Lineage-tracing data from Ah-creERT R26flEYFP derived clones in esophagus5, ear32, and dorsal epidermis22 were obtained from experimental colleagues (data available upon request). Data on induced Axin2-creERT R26Rainbow clones in hindpaw11 and Lgr6-eGFPcreERT R26flConfetti in back epidermis33 were kindly provided by the authors. Data from lineage tracing in scale and interscale tail epidermis21 were accessed through the online publication material, while authors were unable to provide original data from ref. 4. Data on Krt15-crePR1 R26mT/mG mouse esophagus31 were retrieved by digitalizing Fig. 2e and Figure S3B from the original publication. A similar procedure was used to extract Krt5tTA/pTRE-H2BGFP-dilution data from back skin (Fig. 3 from ref. 20) and tail epidermis (Fig. 3k from ref. 4).

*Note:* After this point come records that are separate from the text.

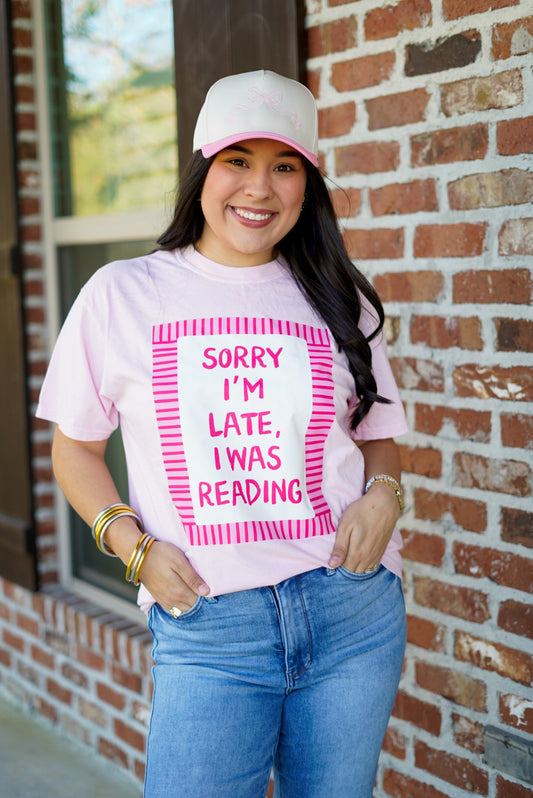 Sorry I'm Late, I was Reading Tee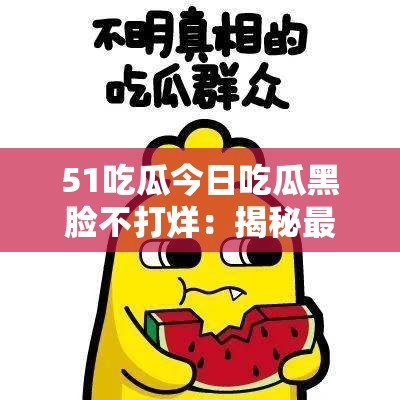 51吃瓜今日吃瓜黑脸不打烊：揭秘最新网络热议事件与背后真相全解析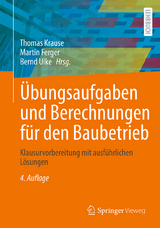 Übungsaufgaben und Berechnungen für den Baubetrieb - Krause, Thomas; Ferger, Martin; Ulke, Bernd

Mathematical modeling and statistical inference

Model dynamics were simulated using Markovian (Gillespie algorithm) and non-Markovian exact stochastic Monte Carlo methods implemented in Matlab. A maximum likelihood estimation (MLE) approach was followed for parameter inference, except when stated otherwise, and best-fit parameters obtained with 95% confidence intervals based on the likelihood-ratio test (alpha = 0.05). The coefficient of determination (R2) and the standard error of the fit (S) were calculated for the evaluation of goodness of fit (GoF). In those cases involving data at various time points, GoF values averaged across the different time points (RT2 and ST) are displayed. A comprehensive list of detailed R2 and S values can be found in Supplementary Data 4. For details of theoretical modeling and computational methods used to infer cell behavior and clonal dynamics, see Supplementary Methods section below.

Reporting summary

Further information on research design is available in the Nature Research Reporting Summary linked to this article.